Moonlight, the introduction to Act III, depicts a pleasant summer night. But peace is not to be found here; Peter’s new apprentice has suffered an accidental fall from the cliff behind his hut at the end of the preceding act. We don’t yet know exactly what happened to him, but we suspect the worst—especially at the stabbing interjections of flute and harp throughout.

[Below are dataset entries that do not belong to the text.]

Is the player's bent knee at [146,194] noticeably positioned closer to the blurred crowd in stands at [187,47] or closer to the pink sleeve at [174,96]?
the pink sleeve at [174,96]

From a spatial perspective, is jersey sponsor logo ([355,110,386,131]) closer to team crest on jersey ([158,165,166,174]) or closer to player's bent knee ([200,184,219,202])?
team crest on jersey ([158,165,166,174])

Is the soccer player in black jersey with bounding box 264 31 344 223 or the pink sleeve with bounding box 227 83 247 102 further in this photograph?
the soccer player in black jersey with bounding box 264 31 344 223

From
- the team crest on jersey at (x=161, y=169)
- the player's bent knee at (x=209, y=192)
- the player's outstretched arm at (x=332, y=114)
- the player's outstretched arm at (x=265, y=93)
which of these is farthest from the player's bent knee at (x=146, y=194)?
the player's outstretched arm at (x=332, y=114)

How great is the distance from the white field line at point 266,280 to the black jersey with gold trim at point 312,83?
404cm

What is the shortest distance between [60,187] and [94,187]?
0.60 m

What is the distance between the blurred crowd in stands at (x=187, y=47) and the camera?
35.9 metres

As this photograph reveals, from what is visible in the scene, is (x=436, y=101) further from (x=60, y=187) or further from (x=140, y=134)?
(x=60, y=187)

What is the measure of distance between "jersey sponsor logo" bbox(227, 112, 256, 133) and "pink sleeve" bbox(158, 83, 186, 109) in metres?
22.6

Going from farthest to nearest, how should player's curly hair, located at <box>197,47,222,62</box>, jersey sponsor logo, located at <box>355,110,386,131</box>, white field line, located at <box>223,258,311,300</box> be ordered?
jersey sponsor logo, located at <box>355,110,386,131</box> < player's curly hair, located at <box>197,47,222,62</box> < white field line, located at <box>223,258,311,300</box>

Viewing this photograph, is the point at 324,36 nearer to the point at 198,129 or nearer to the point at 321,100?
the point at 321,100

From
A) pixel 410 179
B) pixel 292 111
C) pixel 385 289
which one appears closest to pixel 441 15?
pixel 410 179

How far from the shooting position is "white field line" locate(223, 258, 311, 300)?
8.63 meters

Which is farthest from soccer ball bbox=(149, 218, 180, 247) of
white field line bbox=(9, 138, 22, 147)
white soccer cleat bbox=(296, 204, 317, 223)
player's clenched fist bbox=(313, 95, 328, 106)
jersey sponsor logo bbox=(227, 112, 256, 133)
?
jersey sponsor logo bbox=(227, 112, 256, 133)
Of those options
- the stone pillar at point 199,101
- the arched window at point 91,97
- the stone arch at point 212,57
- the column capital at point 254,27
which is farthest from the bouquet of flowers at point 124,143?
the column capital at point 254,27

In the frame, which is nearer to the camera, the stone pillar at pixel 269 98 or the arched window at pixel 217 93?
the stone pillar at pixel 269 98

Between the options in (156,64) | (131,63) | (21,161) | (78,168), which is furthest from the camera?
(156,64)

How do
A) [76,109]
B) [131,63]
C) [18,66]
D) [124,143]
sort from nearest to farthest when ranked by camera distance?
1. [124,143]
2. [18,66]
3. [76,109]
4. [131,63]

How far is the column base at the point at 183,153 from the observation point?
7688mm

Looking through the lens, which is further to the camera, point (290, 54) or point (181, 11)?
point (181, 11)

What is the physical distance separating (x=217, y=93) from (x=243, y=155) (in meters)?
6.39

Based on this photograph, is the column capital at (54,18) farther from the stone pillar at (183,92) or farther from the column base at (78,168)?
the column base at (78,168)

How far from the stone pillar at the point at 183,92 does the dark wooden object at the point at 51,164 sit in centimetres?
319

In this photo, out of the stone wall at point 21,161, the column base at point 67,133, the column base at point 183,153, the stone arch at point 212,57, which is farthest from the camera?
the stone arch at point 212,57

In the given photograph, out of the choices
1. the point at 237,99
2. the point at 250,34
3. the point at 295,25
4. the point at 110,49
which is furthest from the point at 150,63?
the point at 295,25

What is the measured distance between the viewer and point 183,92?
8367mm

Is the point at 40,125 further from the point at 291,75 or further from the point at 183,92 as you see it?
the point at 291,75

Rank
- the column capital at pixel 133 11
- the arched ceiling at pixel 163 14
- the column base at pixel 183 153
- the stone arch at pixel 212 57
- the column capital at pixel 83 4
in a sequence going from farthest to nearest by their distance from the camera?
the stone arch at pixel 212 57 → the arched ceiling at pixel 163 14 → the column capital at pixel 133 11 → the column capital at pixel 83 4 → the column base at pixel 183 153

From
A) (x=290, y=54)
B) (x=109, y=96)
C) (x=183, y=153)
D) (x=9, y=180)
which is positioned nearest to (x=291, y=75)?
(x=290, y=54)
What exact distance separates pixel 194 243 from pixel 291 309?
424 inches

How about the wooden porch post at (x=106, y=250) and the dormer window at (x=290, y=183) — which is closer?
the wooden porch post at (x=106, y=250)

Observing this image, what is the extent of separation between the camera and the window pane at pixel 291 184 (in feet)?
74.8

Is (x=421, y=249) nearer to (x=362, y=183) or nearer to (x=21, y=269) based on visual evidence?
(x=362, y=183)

Storm takes us back to the first act, where it is the interlude between the two scenes. A coastal storm is blowing up at the end of the first scene, while the sympathetic old sea captain Balstrode urges Peter to marry Ellen now, if only to assure the presence of a woman’s softening touch when the new apprentice arrives. Peter insists that he must first make enough money to “stop people’s mouths.” As the storm arrives, Balstrode gives up and enters the inn, while Peter remains outside in the tempest meditating on his dreams for the future: “What harbour shelters peace?” The natural force of wind and rain contrasts powerfully with his yearning for calm and content. As the curtain falls, the storm breaks out full strength in the orchestral interlude, with one brief recall of Peter’s longing vision as the storm nears its end.

STEVEN LEDBETTER

Steven Ledbetter, a freelance writer and lecturer on music, was program annotator of the Boston Symphony Orchestra from 1979 to 1998.